Der freie Wille (R.C. Sproul)

Der Calvinist R.C. Sproul erklärt in diesem kurzem Beitrage wie unterschiedlich die Reformation und die Römische Kirche oder der Arminianismus den freien Willen erklären:

1. Nach der Reformation (oder der biblischen Lehre) ist der Mensch mit einem freien Willen geschaffen und hat einen freien Willen. Definition freier Wille: Freier Wille bedeutet, dass ich das tue was ich wünsche. Der Mensch nach dem Sündenfall hat nun das Problem, dass er nicht mehr das tun WILL, was Gott will. „Ihr WOLLT nicht zu mir kommen, daß ihr das Leben haben möchtet“ (Joh. 5,40). Deshalb muss der Mensch laut dem Glauben der Reformation, eine Wiedergeburt durch den Heiligen Geist erfahren, damit sein Wille erneuert wird, um dass zu tun, was Gott will. Um zu sagen „ja, Herr ich will“ ist also die Wiedergeburt notwendig.

···

▸ **AUFGABE 1**
Wie wird der freie Wille im Beitrag zum freien Willen definiert?
▸ **AUFGABE 2**
Schreibe den Teil des Beitrags zum freien Willen neu, der mit den Worten „1. Nach der“ beginnt und mit „die Wiedergeburt notwendig.“ endet, und setze dabei „Neugeburt“ an die Stelle von „Wiedergeburt“.
Die Datensätze spielen hierfür keine Rolle.

▸ **GEZEIGTES MATERIAL**

···

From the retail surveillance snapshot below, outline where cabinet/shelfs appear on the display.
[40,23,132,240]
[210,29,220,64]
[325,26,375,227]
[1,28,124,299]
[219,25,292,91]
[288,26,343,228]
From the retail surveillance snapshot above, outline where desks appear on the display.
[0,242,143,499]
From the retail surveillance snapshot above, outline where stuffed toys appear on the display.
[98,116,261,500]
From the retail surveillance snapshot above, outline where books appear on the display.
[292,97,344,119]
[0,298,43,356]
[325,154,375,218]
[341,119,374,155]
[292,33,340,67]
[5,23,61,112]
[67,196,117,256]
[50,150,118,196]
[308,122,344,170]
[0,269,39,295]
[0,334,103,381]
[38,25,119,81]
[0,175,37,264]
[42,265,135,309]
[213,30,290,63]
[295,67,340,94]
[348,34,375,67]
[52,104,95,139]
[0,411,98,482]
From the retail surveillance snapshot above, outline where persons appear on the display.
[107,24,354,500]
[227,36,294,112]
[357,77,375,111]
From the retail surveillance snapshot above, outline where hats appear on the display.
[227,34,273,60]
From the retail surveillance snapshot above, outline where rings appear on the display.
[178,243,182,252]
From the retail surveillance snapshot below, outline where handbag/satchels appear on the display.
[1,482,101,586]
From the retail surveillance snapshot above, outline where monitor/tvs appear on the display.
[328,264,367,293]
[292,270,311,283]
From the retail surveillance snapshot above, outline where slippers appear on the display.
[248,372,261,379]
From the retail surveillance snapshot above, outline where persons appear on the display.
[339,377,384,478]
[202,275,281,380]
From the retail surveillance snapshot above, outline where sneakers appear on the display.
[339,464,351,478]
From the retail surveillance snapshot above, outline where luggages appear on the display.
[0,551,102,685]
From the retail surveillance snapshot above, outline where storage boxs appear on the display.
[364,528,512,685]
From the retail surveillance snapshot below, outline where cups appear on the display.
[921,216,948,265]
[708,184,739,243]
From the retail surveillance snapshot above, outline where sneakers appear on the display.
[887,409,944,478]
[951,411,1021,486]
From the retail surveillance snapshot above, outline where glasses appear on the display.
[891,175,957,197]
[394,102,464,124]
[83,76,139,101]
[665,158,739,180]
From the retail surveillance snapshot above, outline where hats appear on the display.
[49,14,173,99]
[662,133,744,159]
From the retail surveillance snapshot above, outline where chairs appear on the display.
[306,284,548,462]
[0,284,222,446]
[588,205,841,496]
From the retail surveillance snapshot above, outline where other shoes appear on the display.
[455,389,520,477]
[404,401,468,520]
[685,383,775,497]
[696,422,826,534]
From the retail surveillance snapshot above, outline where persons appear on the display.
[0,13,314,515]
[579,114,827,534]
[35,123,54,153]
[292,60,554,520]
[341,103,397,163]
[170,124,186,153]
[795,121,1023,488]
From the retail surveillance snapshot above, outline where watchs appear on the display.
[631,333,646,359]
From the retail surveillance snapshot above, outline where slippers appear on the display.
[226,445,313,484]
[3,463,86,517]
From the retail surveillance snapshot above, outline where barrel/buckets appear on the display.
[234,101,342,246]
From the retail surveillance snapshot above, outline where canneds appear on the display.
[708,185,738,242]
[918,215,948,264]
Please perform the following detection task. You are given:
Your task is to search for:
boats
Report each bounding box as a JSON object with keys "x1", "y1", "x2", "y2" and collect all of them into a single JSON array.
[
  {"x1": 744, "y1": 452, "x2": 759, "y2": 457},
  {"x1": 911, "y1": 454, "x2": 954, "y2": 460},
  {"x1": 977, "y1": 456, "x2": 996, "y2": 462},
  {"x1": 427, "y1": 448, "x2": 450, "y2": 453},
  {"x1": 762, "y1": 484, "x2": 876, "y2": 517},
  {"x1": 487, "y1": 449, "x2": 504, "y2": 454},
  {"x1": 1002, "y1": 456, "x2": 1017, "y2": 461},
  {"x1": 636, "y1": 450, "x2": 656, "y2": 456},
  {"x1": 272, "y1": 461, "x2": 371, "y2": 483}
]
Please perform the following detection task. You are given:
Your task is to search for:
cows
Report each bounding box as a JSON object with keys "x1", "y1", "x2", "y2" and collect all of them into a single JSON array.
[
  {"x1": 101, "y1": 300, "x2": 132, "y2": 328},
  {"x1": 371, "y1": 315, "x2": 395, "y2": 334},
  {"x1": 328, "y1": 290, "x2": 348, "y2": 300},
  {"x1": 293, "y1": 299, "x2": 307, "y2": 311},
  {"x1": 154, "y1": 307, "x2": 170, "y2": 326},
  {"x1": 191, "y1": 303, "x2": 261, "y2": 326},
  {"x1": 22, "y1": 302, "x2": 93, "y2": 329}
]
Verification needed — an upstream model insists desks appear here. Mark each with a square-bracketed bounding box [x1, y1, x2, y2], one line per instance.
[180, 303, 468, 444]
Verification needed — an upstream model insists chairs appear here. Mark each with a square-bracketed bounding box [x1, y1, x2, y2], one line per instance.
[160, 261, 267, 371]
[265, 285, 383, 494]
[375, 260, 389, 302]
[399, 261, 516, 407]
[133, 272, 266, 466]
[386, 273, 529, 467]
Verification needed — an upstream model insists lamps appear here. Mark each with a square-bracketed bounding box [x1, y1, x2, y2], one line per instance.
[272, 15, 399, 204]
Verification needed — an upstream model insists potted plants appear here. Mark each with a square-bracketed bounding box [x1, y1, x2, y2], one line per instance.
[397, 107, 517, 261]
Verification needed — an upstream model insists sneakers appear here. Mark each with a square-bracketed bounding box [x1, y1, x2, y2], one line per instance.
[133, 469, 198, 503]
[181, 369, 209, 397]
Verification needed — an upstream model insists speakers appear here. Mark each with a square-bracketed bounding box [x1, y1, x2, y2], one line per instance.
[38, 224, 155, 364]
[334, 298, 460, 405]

···

▸ **LÖSUNG 1**
Freier Wille bedeutet, dass ich das tue, was ich wünsche.

▸ **LÖSUNG 2**
1. Nach der Reformation (oder der biblischen Lehre) ist der Mensch mit einem freien Willen geschaffen und hat einen freien Willen. Definition freier Wille: Freier Wille bedeutet, dass ich das tue was ich wünsche. Der Mensch nach dem Sündenfall hat nun das Problem, dass er nicht mehr das tun WILL, was Gott will. „Ihr WOLLT nicht zu mir kommen, daß ihr das Leben haben möchtet“ (Joh. 5,40). Deshalb muss der Mensch laut dem Glauben der Reformation, eine Neugeburt durch den Heiligen Geist erfahren, damit sein Wille erneuert wird, um dass zu tun, was Gott will. Um zu sagen „ja, Herr ich will“ ist also die Neugeburt notwendig.